Thursday, April 13, 2006


Meeting in Bloodfoot Palisades

Was there an earthquake? I can't believe I forgot to check. Nels missed three days of work to keep an eye on the situation. Supposedly, you can tell if you see the edges of paper curl up. I must not be doing it right.

"My notepaper will not stay flat," my character (the falconeer) said once he hoofed it up the hill, out in the biting wind. He clutched tightly to his jerkin, rubbing it to keep warm. The graphics were superb. I should splurge and get the goggles. "I mean, am I supposed to be flattening this stuff back out? Or does that just piss off the tectonic plates to no distant end?"

Nels' character (the chancellor) looked up from a parchment, whereon is written a spell he was memorizing. "Dear brother, what thinkest thee?

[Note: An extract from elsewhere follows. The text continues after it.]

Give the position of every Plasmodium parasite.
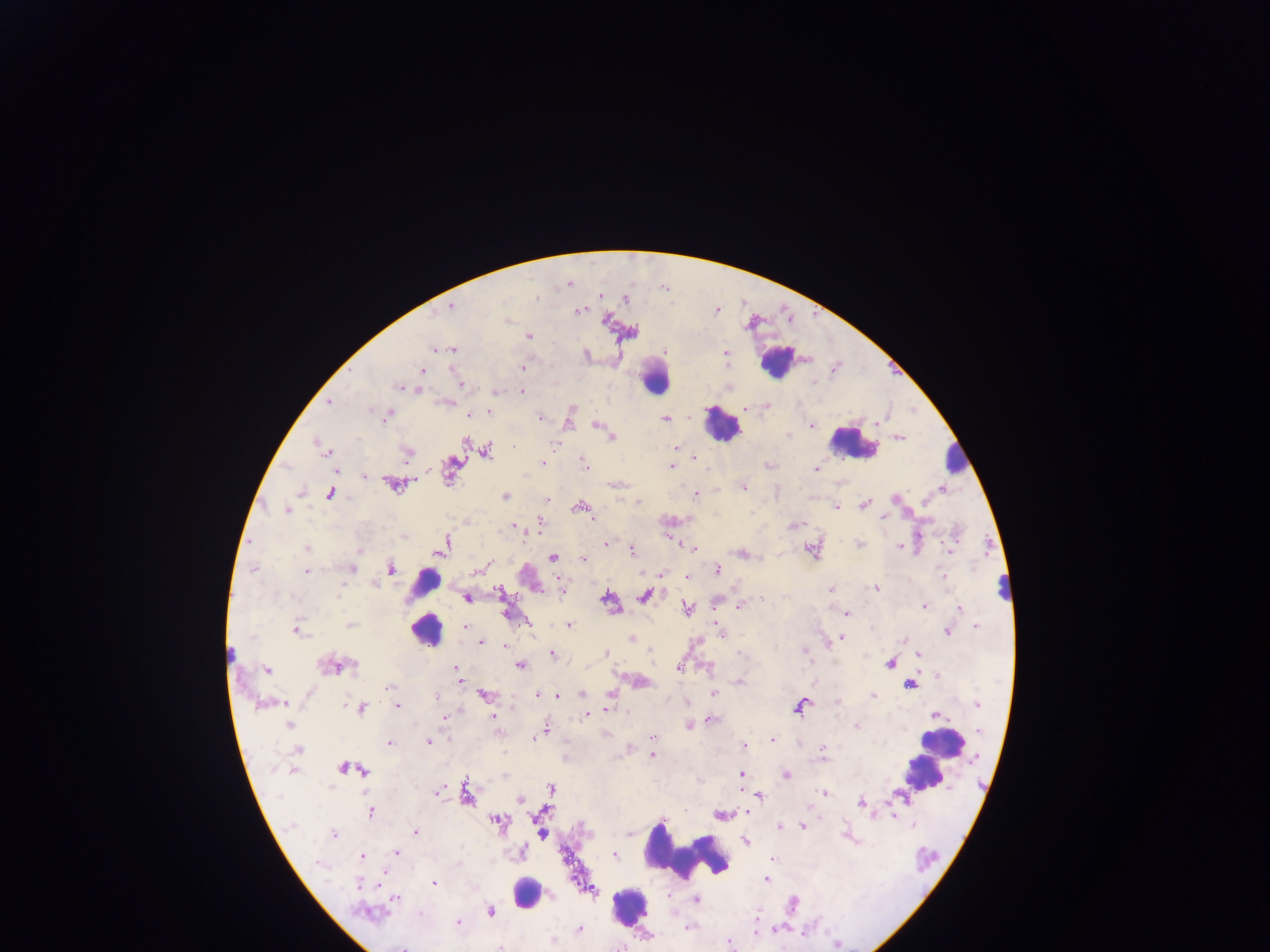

I have said, and repeated, in no uncertain terms, that the boilings of the Earth do awake this very night. Behold the very quickness in mine eyes. Dost thy blood not quiver at the sight?"

I was on my office computer, he at home on his Burroughs V-A machine. We found a spot on the outskirts of Grimalkin to meet, deep inside Bloodfoot Palisades, an online roleplaying game. I'm only on for a few moments, when things get slow back in reality. Where I volunteer at a lamp restoration center.

"Well, how does it work?" I asked, pressing the hotkeys which scan the sky for my bird of prey. "If the paper curls, there's an earthquake. But if it doesn't curl, then there's no earthquake. And if the paper curls into a roll, that must be a massive earthquake, the sort where you die first from whiplash, then from crushing."

"Be at ease on the matter," spoke the chancellor, stroking his chin with a single, fat, jewel-encrusted finger. And, furthermore, laughed. "Dear one, brother of mine, how it amuses me to see you so concerned in matters seismological! Oh, the paramount valour expressed in every nerve! Thou art a portrait of solemn fright! Dear, dear. How great the stakes must seem to a mere falconeer. Even now, thou hast let thine worry possess thee, thy tremble has stayed thy senses, and now I have captured thy falcon!" My old friend and humble bird, Myrgrepphin, alighted on the chancellor's white hair, wearing a new mole of betrayal just to the left of his beak. The chancellor handed me his parchment and, written upon it, were the hotkeys which scan the sky for his associates' birds of prey.

Softly, I spoke, holding aloft my gauntlet, "You've been with me these three long years, Myr, will you not come to me?" But the bird looked away, quite caught up in a great fantasy of his new life of power.

"Come, let us enjoy victuals," said the chancellor, just as a great mob of ogres swept up the concourse of the hillside and slaughtered us. The chancellor deflected a few maces with his broadshield, pivoting perfectly along the balls of his feet, so great was his agility and deft distribution of weight. But this was a party of fourty ogres, hungry, unfed by their players, reeking of urine, and not their own urine but quite obviously the urine of dragons who had been their tormentors. Now these ogres had their first reign of freedom and fell upon us. I just laid still and let them rip me in half.

I scurried to log back in and clicked hurriedly through the sign-on screens, emerging in the Inn of Jory Sobgoblin and, at once, I dashed through the tables, spilling a midget's froth of mead, but soon out in the bustling courtyard. I paid for a steed and bolted back out to Grimalkin, clicking the mouse rapaciously until the chancellor and I were back on the hill again, out in the biting wind.

"Come, let us enjoy victuals," said the chancellor. And though I was completely out of breath, as the rumble pak on my mouse sorely indicated (making it very hard to walk,) but I trounced behind he and Myrgrepphin and we split a lamb between us for a quarterlunch time feast. When I left the game, I made sure to change the settings so that the rumble pak would, from now on, be triggered by my character's sexual organs rather than by his aerobic intensity. When in the Palisades would I ever be running while aroused?

Incidentally, I am NOT Nels' real brother. He makes it sound that way, doesn't he? I know it. But no, he married my sister Quinn. They actually used to play Bloodfoot Palisades together and they rode bareback together over the Cliffs of Whitemire, beyond the fertile vales where the ocelot doth play, and were the first to ford the great river Rothwyll, which is eventually where they settled, right there beneath the dam (they built the dam,) bearing five young and establishing a reputable tannery. Until Nels pushed her off a cliff during battle "as part of a greater strategy."

So Quinn ran off, she left Nels and moved to Boston. Who can blame her, she paid four-hundred gold for those red boots. And there were numerous virtual bracelets involved as well. I've heard she plays Senatorial Alliance now and has earned a congressional medal. Good lord, but not of honor, of something else. Aptitude or something. I haven't spoken to her in ages. I really don't want her to use Robert's Rules of Order against me.